>> start Extracted material
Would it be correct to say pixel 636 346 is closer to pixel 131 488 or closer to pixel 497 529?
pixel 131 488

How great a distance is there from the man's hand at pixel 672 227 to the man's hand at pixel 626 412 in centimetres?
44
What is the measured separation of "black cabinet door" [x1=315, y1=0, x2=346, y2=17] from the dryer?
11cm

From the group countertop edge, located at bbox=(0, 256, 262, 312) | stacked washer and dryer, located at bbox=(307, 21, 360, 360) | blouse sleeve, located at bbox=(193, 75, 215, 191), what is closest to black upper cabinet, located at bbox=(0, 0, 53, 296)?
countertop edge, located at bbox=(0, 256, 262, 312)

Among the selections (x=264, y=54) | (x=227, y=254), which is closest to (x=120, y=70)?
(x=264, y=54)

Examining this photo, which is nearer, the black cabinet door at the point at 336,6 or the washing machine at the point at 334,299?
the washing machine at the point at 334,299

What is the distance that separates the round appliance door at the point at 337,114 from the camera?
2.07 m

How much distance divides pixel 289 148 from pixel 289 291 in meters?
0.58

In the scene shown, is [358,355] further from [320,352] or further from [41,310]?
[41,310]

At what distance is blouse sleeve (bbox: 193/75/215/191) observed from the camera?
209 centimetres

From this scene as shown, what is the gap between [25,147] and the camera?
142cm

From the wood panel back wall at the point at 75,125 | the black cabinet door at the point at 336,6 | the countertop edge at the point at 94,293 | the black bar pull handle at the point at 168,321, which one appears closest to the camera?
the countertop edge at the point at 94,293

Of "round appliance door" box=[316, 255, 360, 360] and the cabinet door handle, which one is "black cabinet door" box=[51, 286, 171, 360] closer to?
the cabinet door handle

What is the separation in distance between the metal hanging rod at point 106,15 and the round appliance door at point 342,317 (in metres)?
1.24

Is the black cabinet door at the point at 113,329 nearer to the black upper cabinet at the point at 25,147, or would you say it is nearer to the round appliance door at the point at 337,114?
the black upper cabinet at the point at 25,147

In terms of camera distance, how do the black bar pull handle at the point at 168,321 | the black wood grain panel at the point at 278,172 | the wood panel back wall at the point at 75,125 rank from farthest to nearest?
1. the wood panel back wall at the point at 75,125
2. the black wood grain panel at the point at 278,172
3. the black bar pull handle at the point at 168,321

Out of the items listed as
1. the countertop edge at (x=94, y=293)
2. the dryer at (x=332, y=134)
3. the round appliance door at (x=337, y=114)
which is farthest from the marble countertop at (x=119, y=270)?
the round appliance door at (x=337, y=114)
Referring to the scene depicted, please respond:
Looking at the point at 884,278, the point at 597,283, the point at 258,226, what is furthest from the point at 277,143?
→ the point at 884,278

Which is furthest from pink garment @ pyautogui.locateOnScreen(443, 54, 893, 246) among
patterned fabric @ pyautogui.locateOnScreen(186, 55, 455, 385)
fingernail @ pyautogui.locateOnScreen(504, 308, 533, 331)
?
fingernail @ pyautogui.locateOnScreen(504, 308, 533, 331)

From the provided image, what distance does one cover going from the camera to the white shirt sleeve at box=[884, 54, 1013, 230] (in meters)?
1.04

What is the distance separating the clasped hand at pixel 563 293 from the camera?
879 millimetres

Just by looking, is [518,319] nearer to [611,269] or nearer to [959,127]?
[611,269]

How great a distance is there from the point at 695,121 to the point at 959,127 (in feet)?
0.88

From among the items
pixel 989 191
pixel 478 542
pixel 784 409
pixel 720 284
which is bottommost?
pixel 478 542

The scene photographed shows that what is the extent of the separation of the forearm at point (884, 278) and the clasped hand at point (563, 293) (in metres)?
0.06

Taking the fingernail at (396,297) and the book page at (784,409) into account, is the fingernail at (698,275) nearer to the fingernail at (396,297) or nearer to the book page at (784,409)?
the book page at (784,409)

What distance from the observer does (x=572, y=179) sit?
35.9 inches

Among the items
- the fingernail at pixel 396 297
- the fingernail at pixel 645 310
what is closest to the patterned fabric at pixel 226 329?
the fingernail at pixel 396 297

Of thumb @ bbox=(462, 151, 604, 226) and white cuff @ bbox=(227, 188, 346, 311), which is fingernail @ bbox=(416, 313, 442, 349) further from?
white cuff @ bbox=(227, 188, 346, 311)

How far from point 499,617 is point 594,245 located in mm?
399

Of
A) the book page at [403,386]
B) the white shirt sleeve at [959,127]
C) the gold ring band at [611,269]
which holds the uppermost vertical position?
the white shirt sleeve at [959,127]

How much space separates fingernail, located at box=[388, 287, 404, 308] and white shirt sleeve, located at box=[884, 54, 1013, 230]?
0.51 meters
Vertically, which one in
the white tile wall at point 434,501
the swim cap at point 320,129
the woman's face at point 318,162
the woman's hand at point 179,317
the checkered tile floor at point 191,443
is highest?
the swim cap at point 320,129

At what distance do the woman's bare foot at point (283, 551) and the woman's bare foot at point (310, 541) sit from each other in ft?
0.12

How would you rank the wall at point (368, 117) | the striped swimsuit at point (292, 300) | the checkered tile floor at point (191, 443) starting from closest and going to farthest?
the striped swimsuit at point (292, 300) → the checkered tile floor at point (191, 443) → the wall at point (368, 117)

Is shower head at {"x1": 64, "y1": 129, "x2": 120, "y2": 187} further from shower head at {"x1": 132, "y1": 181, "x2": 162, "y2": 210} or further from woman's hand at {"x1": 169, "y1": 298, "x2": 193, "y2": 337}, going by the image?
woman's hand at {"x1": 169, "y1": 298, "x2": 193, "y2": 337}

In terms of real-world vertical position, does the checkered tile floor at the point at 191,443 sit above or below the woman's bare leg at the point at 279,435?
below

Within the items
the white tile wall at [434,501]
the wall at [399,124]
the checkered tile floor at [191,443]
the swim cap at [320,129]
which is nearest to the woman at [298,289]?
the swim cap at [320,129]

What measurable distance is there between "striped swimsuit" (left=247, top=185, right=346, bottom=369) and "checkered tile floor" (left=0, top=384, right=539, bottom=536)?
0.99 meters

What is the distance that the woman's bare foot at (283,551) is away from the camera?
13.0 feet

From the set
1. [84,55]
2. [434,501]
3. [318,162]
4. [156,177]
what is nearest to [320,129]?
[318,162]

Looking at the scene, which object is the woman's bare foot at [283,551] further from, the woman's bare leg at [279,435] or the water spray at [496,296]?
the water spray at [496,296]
>> end Extracted material
Brief: Print the entries verbatim, beginning with the line that contains "Of thumb @ bbox=(462, 151, 604, 226)" and ending with the line that contains "the striped swimsuit at point (292, 300) →".

Solution for this exercise:
Of thumb @ bbox=(462, 151, 604, 226) and white cuff @ bbox=(227, 188, 346, 311), which is fingernail @ bbox=(416, 313, 442, 349) further from?
white cuff @ bbox=(227, 188, 346, 311)

How far from point 499,617 is point 594,245 located in mm?
399

Of
A) the book page at [403,386]
B) the white shirt sleeve at [959,127]
C) the gold ring band at [611,269]
which holds the uppermost vertical position?
the white shirt sleeve at [959,127]

How much space separates fingernail, located at box=[388, 287, 404, 308] and white shirt sleeve, located at box=[884, 54, 1013, 230]?
0.51 meters
Vertically, which one in
the white tile wall at point 434,501
the swim cap at point 320,129
the woman's face at point 318,162
the woman's hand at point 179,317
the checkered tile floor at point 191,443
is highest?
the swim cap at point 320,129

At what distance do the woman's bare foot at point (283, 551) and the woman's bare foot at point (310, 541) sit from each other in ft?
0.12

How would you rank the wall at point (368, 117) | the striped swimsuit at point (292, 300) | the checkered tile floor at point (191, 443) starting from closest and going to farthest?
the striped swimsuit at point (292, 300) → the checkered tile floor at point (191, 443) → the wall at point (368, 117)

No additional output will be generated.